-- Begin Task data --
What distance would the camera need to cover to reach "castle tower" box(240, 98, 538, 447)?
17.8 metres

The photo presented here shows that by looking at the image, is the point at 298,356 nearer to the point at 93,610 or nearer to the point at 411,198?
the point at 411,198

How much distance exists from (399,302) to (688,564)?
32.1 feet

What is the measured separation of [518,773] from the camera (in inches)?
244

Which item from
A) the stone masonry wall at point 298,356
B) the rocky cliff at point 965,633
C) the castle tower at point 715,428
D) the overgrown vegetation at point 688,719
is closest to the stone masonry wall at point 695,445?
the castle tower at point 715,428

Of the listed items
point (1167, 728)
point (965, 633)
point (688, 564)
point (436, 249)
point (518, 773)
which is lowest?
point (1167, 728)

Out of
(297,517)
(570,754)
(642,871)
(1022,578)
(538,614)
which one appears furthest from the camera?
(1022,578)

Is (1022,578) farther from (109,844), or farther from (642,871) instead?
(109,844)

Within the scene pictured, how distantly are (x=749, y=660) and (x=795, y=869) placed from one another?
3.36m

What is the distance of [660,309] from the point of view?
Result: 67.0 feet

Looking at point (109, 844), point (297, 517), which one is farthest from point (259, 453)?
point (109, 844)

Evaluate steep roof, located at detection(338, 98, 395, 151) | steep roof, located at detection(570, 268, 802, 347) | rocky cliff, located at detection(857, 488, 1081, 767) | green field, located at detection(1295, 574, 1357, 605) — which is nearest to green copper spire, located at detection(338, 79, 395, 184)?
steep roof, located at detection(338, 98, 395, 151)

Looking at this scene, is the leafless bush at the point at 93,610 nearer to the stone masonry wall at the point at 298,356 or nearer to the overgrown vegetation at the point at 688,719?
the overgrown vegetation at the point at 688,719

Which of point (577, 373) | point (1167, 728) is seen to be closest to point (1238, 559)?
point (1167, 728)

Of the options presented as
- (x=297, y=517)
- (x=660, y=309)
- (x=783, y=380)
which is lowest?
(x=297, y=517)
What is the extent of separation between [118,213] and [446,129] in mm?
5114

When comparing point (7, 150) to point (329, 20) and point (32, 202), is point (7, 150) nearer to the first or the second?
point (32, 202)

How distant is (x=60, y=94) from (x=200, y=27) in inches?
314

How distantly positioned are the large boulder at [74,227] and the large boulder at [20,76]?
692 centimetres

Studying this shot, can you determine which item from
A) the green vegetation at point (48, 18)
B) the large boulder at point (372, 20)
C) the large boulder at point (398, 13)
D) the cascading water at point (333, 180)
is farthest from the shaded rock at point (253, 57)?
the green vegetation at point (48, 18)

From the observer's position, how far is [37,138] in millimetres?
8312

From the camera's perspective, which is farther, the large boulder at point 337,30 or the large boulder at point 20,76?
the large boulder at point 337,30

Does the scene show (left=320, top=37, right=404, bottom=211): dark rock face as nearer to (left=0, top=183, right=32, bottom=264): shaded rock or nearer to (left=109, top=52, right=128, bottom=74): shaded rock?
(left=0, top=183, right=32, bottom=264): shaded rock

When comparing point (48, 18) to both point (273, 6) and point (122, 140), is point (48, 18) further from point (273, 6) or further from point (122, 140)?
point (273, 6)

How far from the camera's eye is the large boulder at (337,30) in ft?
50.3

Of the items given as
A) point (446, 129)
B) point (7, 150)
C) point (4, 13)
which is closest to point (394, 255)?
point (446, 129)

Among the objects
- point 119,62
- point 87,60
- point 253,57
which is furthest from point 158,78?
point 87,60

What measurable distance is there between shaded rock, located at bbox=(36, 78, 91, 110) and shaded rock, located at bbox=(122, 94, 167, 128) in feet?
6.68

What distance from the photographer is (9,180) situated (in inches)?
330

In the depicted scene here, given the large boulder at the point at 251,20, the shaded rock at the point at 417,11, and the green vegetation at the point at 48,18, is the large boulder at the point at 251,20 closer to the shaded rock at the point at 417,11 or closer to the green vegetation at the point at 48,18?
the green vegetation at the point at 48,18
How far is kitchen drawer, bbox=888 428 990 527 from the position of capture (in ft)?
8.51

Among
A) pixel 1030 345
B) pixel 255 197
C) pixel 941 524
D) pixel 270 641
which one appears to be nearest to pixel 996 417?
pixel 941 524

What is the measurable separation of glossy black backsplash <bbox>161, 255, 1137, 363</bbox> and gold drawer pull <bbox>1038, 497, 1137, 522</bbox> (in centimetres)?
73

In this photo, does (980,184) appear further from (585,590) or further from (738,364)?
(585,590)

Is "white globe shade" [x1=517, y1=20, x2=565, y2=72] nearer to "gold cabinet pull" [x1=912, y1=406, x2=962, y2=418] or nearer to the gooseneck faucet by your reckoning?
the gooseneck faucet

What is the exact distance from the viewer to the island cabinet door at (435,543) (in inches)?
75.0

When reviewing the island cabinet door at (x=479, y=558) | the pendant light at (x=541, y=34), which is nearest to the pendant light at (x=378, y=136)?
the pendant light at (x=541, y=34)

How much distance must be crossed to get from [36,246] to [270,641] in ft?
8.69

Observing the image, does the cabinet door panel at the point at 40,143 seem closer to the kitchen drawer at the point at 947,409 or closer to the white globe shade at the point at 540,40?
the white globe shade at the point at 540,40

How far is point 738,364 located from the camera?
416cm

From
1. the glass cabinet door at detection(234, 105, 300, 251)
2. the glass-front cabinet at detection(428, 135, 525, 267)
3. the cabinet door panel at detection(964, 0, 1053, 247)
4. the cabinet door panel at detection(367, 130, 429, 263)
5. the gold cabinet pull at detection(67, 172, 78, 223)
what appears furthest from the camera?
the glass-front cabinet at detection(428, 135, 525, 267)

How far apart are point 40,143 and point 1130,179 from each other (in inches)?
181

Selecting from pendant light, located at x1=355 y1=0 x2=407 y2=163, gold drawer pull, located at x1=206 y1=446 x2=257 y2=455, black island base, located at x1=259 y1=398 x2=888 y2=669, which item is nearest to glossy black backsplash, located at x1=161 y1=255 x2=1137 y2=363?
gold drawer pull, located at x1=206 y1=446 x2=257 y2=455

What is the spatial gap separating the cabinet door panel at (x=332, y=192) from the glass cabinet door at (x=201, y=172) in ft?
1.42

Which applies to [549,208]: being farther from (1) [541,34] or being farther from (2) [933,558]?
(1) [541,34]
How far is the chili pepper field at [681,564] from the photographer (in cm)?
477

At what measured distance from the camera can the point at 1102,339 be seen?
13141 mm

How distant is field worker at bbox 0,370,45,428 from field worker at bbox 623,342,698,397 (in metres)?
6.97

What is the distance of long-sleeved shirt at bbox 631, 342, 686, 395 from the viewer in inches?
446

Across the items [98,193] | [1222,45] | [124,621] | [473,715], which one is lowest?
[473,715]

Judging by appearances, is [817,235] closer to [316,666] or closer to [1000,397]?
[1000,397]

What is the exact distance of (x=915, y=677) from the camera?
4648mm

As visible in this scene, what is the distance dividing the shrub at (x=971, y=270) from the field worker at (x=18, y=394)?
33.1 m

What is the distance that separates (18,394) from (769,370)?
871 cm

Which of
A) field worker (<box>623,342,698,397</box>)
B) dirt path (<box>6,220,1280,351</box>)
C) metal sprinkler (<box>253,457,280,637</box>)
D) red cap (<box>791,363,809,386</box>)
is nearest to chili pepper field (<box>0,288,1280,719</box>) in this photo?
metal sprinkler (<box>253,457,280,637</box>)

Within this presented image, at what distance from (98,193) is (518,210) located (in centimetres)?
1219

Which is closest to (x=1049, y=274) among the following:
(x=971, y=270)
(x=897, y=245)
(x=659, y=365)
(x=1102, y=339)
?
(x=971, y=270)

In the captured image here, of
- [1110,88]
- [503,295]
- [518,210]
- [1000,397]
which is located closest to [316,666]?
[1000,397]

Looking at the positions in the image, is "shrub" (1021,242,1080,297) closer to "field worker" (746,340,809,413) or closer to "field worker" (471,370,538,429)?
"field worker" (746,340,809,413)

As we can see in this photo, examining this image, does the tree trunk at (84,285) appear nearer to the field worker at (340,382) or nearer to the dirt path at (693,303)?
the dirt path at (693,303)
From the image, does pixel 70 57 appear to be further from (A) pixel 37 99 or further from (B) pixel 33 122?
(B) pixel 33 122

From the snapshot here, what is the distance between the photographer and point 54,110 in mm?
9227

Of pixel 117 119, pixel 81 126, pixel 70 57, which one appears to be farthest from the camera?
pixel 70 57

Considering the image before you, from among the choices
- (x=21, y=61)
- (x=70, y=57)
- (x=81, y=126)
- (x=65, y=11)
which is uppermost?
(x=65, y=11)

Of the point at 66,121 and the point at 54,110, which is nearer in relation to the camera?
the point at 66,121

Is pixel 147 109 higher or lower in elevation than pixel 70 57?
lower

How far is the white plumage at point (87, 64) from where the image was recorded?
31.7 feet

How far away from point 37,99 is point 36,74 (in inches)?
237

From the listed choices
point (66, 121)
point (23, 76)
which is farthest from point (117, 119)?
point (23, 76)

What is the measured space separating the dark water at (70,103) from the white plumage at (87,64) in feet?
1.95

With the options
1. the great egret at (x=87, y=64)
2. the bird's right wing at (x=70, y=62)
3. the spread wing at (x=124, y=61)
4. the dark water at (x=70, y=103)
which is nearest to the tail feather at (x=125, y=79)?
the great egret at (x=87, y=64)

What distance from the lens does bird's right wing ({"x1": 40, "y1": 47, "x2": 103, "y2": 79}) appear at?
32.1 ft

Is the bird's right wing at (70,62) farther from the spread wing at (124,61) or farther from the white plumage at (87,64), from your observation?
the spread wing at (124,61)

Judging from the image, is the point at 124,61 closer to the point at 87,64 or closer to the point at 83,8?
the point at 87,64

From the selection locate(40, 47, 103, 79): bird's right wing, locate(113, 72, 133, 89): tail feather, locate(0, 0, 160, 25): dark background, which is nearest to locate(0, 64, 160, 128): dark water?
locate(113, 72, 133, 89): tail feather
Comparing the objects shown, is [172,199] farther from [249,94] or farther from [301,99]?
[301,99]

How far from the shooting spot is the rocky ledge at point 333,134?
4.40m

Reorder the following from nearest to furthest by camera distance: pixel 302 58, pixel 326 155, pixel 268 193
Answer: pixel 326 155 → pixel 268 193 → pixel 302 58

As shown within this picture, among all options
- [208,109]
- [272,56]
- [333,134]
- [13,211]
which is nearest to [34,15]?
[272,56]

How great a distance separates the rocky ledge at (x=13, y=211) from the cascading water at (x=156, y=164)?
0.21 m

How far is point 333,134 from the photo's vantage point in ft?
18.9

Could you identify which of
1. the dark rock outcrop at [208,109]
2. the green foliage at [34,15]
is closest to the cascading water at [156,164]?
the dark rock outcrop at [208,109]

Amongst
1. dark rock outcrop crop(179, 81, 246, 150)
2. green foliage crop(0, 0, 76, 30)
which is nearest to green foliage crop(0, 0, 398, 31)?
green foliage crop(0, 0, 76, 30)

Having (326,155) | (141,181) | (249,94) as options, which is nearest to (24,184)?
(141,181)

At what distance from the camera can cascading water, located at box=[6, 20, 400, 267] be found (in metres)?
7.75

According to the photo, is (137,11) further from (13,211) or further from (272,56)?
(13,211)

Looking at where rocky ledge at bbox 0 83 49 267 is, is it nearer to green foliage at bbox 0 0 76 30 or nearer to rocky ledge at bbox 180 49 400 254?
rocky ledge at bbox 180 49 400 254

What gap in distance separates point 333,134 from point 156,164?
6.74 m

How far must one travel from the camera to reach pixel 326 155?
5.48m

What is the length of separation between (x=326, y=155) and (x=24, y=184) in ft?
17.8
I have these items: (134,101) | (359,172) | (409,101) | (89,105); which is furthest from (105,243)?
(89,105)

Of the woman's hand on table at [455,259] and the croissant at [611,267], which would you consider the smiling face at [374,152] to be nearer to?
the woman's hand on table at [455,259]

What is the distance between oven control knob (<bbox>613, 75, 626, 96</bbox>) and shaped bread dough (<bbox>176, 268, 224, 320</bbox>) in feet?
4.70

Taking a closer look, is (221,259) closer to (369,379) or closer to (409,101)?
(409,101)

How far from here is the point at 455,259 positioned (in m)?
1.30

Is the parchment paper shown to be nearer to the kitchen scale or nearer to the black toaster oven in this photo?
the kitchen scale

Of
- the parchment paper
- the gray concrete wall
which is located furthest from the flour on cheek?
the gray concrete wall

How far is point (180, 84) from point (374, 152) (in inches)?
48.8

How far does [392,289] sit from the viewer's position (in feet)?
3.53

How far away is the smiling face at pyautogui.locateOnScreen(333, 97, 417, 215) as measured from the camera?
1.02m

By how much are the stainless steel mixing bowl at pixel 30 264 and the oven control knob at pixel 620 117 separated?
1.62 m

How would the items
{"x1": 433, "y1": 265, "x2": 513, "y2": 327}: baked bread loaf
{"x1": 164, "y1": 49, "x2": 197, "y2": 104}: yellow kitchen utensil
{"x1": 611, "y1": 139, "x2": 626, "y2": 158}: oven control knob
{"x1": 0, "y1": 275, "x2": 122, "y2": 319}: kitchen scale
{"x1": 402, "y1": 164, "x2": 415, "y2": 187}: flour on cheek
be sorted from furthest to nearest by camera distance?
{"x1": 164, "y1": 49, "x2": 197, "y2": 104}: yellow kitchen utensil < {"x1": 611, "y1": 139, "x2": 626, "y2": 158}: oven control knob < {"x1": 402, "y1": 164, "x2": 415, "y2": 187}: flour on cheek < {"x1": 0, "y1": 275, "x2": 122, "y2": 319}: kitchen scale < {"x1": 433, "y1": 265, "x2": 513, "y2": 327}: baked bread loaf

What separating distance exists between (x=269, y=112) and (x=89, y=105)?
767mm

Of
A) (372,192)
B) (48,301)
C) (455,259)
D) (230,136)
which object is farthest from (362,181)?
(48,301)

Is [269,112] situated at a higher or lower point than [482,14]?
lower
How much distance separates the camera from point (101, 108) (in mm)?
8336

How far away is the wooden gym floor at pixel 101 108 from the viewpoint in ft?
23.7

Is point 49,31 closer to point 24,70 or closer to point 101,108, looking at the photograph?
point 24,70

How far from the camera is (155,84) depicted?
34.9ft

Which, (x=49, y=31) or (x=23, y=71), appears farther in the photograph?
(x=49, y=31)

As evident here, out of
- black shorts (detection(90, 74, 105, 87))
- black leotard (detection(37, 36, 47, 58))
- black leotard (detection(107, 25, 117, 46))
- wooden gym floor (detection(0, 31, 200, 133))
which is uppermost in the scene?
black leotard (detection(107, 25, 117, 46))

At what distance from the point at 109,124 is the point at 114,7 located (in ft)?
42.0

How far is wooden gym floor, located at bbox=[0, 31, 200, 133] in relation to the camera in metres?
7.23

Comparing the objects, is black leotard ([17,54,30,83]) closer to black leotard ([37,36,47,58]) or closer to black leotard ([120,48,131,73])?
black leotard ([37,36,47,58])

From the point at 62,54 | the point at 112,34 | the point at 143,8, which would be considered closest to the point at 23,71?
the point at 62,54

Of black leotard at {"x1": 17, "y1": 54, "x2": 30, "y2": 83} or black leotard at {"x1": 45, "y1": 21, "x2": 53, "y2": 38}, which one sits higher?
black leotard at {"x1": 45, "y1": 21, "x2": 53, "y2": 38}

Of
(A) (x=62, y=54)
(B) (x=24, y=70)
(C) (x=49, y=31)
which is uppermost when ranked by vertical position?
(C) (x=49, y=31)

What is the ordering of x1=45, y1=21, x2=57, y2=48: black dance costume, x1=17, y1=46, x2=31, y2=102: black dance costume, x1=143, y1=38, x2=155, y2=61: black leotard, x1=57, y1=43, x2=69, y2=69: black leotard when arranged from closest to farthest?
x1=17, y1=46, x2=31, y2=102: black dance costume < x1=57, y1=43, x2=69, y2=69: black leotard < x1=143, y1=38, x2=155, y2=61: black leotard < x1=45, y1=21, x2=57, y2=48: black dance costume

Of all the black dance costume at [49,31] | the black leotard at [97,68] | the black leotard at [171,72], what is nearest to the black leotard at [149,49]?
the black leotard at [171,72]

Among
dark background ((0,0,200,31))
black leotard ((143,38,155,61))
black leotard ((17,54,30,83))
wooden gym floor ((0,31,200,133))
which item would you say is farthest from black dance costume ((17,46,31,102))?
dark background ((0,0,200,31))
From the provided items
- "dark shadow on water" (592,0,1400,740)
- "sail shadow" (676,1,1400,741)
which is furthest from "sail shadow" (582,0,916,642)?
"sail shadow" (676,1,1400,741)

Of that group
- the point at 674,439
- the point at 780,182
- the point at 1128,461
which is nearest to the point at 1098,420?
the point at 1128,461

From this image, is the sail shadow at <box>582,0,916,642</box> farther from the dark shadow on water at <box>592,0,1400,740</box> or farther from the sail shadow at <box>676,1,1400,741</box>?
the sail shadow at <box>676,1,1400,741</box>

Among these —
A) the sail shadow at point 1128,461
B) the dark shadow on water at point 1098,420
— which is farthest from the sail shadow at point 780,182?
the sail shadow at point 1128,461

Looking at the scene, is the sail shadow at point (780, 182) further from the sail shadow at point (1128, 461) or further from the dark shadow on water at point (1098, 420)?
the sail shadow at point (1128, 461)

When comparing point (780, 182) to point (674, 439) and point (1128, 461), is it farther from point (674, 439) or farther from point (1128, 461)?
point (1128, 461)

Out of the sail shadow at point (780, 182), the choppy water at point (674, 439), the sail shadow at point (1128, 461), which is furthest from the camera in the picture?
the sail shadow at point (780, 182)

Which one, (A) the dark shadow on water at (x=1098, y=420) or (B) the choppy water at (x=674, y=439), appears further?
-- End Task data --
The exercise —
The required output is the span of lines from the one containing "From this image, is" to the last line, reproduced character for character.

Exercise output —
From this image, is the sail shadow at <box>582,0,916,642</box> farther from the dark shadow on water at <box>592,0,1400,740</box> or farther from the sail shadow at <box>676,1,1400,741</box>?
the sail shadow at <box>676,1,1400,741</box>

Among these —
A) the sail shadow at point 1128,461
B) the dark shadow on water at point 1098,420
— which is farthest from the sail shadow at point 780,182?
the sail shadow at point 1128,461

Looking at the scene, is the sail shadow at point (780, 182) further from the sail shadow at point (1128, 461) or further from the dark shadow on water at point (1098, 420)?
the sail shadow at point (1128, 461)

When comparing point (780, 182) to point (674, 439) and point (1128, 461), is it farther from point (674, 439) or farther from point (1128, 461)?
point (1128, 461)

Out of the sail shadow at point (780, 182), the choppy water at point (674, 439), the sail shadow at point (1128, 461), which is furthest from the camera in the picture?
the sail shadow at point (780, 182)

Which one, (A) the dark shadow on water at (x=1098, y=420) or (B) the choppy water at (x=674, y=439), appears further?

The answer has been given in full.